По архитектуре здание походило скорее на трехъярусный цирк, нежели на церковь. Оказалось, церковь вмещает чуть ли не десять вероисповеданий: от чопорной американской тайной секты до римского католичества. В разные святые дни на разных этажах в ней служили равви, священник и проповедник, празднуя дни самых именитых святых: базар для агностиков и новичков, которым позволялось свободно бродить из зала в зал, прицениваясь к ритуалам, прикидывая преимущества верований или отвергая их. Все здесь было напоказ, кричаще и безвкусно.
Брэкетту атмосфера показалась гнетущей. Церковь напомнила ему городской банк, там тоже все было чересчур пышно, чопорно и загадочно, вселяло чувство, что кредитоспособность даже самого богатого клиента под сомнением. Пожалуй, такие чувства уместны и в церкви, но Брэкетт был не в настроении забавляться пикантными аналогиями. Он искал Кембла, а не спасения души. Искать же Кембла в церкви — занятие само по себе достаточно пикантное. Они так давно знакомы, а Брэкетт и не подозревал, что Гарри — верующий. Даже в моменты кризиса не замечал, чтобы тот обращался к религии. Вскоре он разыскал Кембла, и не в синагоге, а в самом большом зале — католическом. Тот стоял на коленях у пустой скамейки. Кембл молился. А может, дремал?
По боковому проходу, невольно ступая на цыпочках. Брэкетт подошел к Кемблу, смущенно оглянулся и, пробравшись между рядами, встал рядом.
— Гарри? — шепнул он.
Партнер не шелохнулся. Из ризницы появился священник, поймал взгляд Брэкетта и кивнул, как бы приглашая в убежище. Брэкетт поймал себя на том, что кивает в ответ, и поскорее отвел глаза.
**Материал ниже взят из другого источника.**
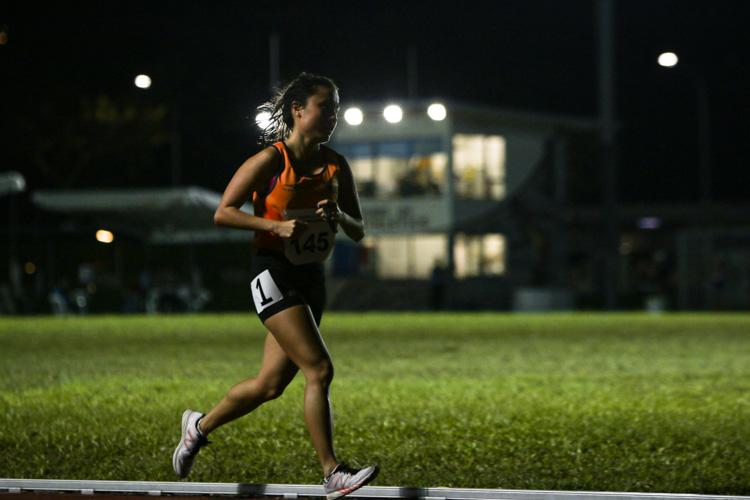 Lok Xin Ying of NUS during the women's 10,000m. (Photo 1 © REDintern Young Tan)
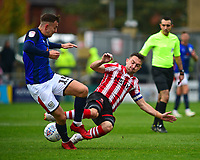Crewe Alexandra's Ryan Wintle is fouled by Lincoln City's Lee Frecklington<br /> <br /> Photographer Andrew Vaughan/CameraSport<br /> <br /> The EFL Sky Bet League Two - Lincoln City v Crewe Alexandra - Saturday 6th October 2018 - Sincil Bank - Lincoln<br /> <br /> World Copyright &copy; 2018 CameraSport. All rights reserved. 43 Linden Ave. Countesthorpe. Leicester. England. LE8 5PG - Tel: +44 (0) 116 277 4147 - admin@camerasport.com - www.camerasport.com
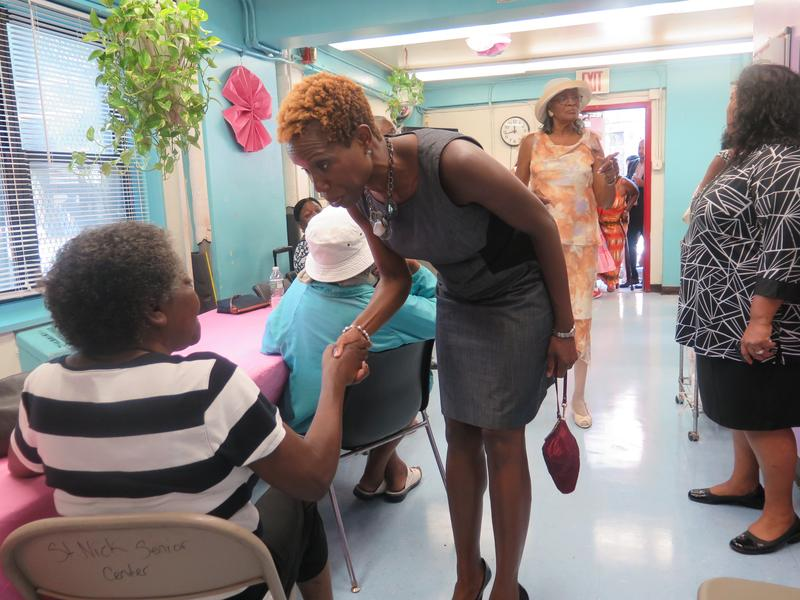 Shola Olatoye meets and greets seniors at  Wagner Houses, a development with a high crime problem.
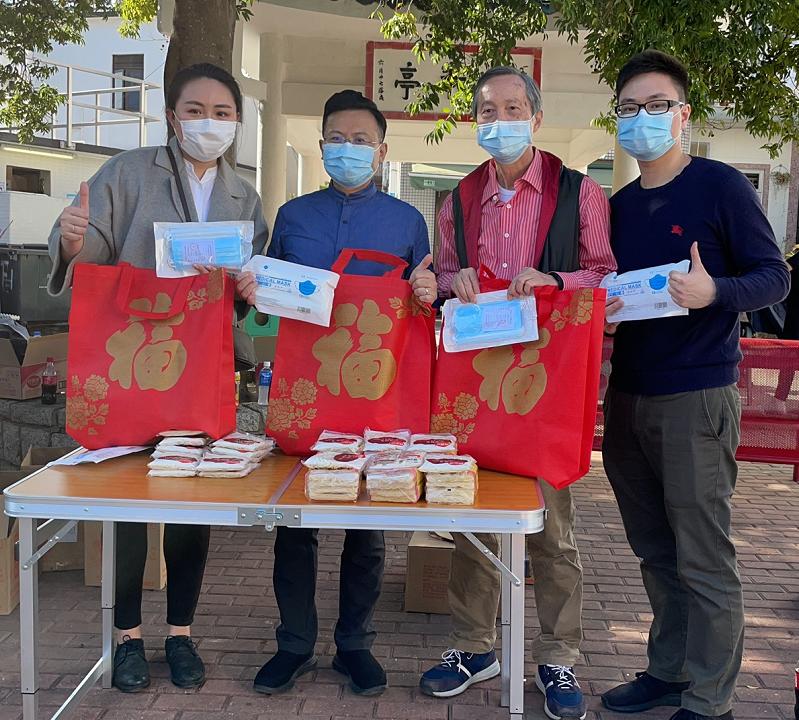 """陈勇与义工们向社区内老年人赠送包含口罩及食品的""""福袋"""""""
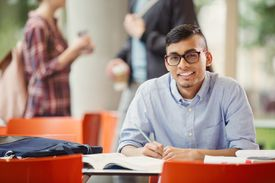 student smiling at table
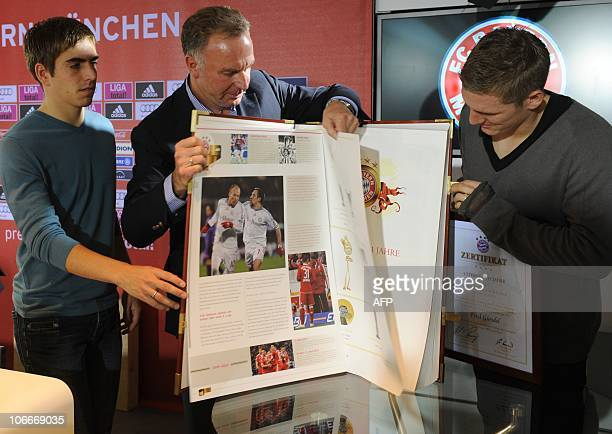 Bayern Munich's defender Philipp Lahm Bayern Munich's President KarlHeinz Rummenigge and midfielder Bastian Schweinsteiger leaf through a new Bayern...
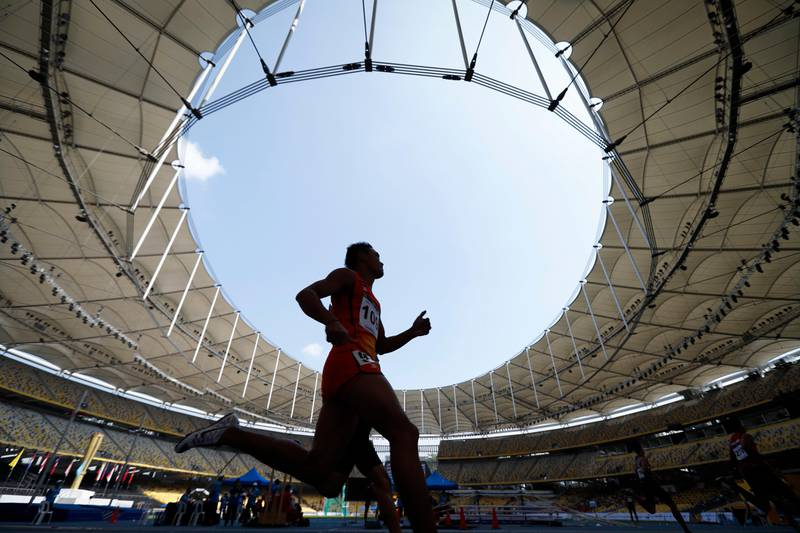Cambodia's Nget Phearath competes during the Men's 400-meter semi-final 2 at the 29th South East Asian Games in Kuala Lumpur, Malaysia, Thursday, Aug. 24, 2017. (AP Photo/Vincent Thian)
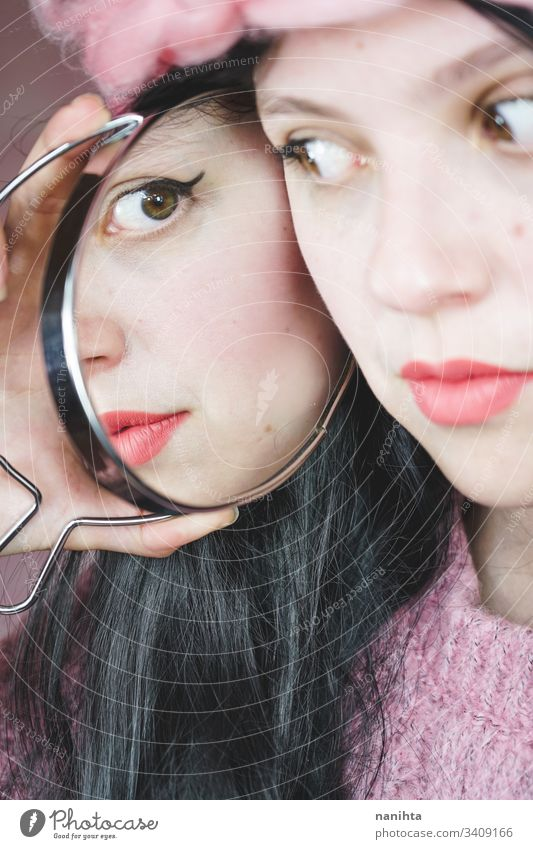 Close up of a beautiful woman reflected in a mirror beauty cosmetics lipstick close up young fashion trendy cool reflection brunette sensual face pretty youth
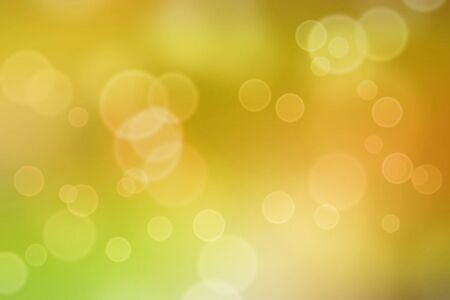 textured effect: Bokeh light circles applied to yellow blurred background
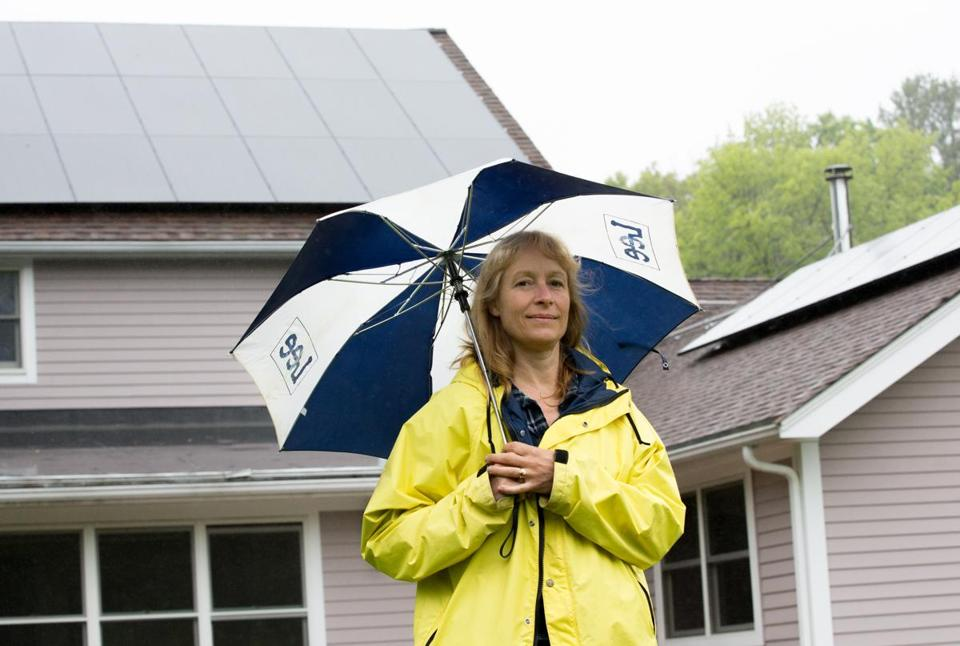 May 25, 2017 - Irene Kneeland poses with the solar panels on the roof of her home in Sutton, Mass. Kneeland expects to have an electric bill at nearly zero this year thanks to the panels. Photo Credit: Justin Saglio for the Boston Globe. Section: Business. Slug: 29solar.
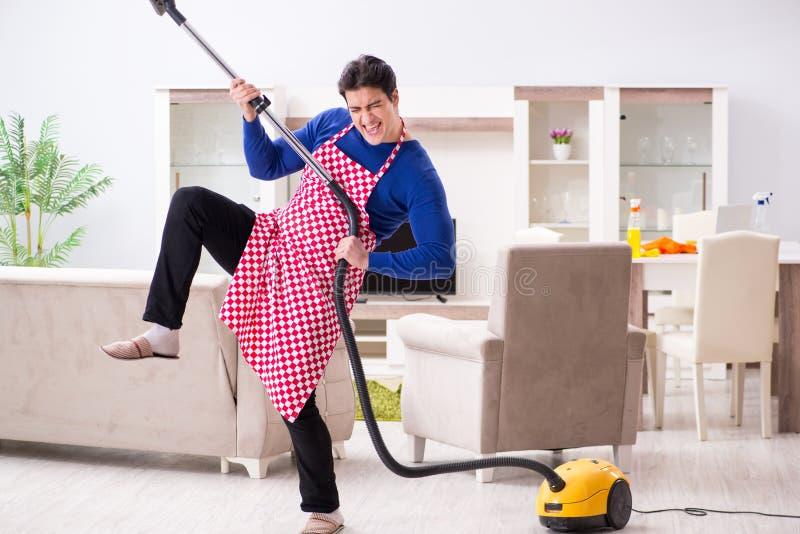Młody człowiek próżnia czyści jego mieszkanie zdjęcia royalty free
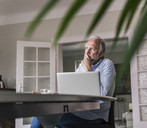 Pensive mature man sitting at table with laptop in his living room - UUF12936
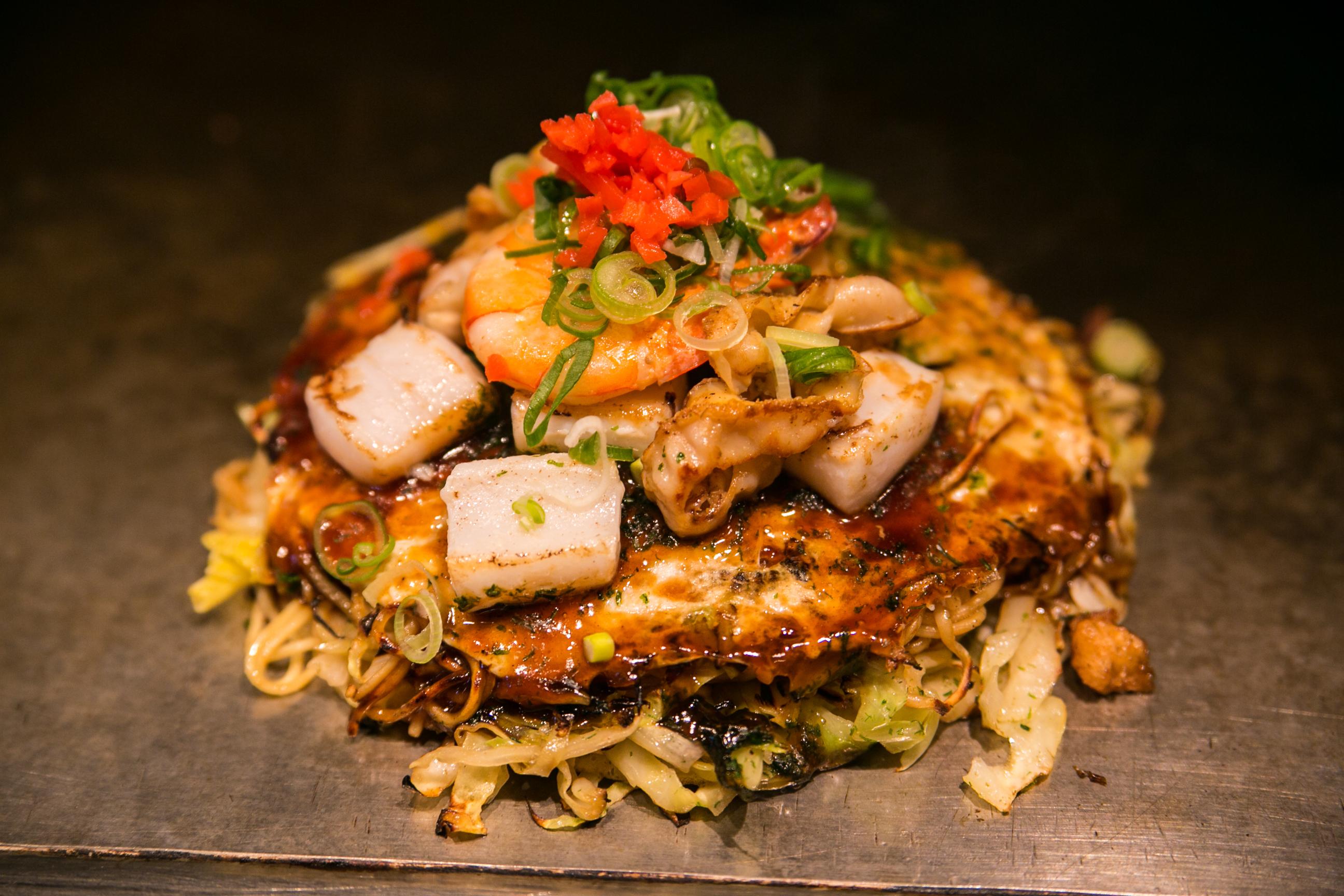 Try Hiroshima-style okonomiyaki...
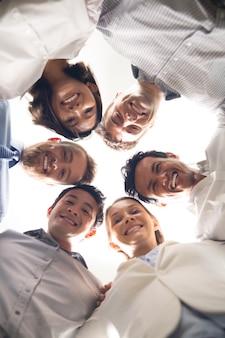 一緒に頭を持つ幸せなビジネスの人々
— Гарри! — громче шепнул он, опускаясь на колени. Обнаружив, что держит в руках комиксы, он попытался пристроить книжки на подставку для молитвенников, но комиксы шумно посыпались на пол. Когда Брэкетт поднялся, чтобы подобрать их, Кембл обернулся.
— Уолтер? Как ты тут оказался?
— Пришел к тебе.
— Навестить? Какой ты добрый.
Брэкетт коротко улыбнулся и уставился на комиксы в руках.
— Вот, принес. — Брэкетту остро захотелось оказаться где-нибудь подальше от этого места.
— Комиксы принес? Поэтому и пришел?
Кембл смотрел на Брэкетта в упор, точно стараясь проникнуть в его тайные помыслы. Брэкетт хорошо знал этот взгляд. Сколько раз он наблюдал, как под взглядом Кембла задиристость вилявших свидетелей оборачивалась заиканием, а здоровенные парни моргали и с готовностью выкладывали все.
— Ну не совсем, Гарри…
Кембл ел Брэкетта глазами, сторожа малейшее его движение. Чтобы хоть как-то перебить напряжение, Брэкетт произнес, обводя рукой зал:
— Знаешь, Гарри, а я всегда думал, что ты еврей.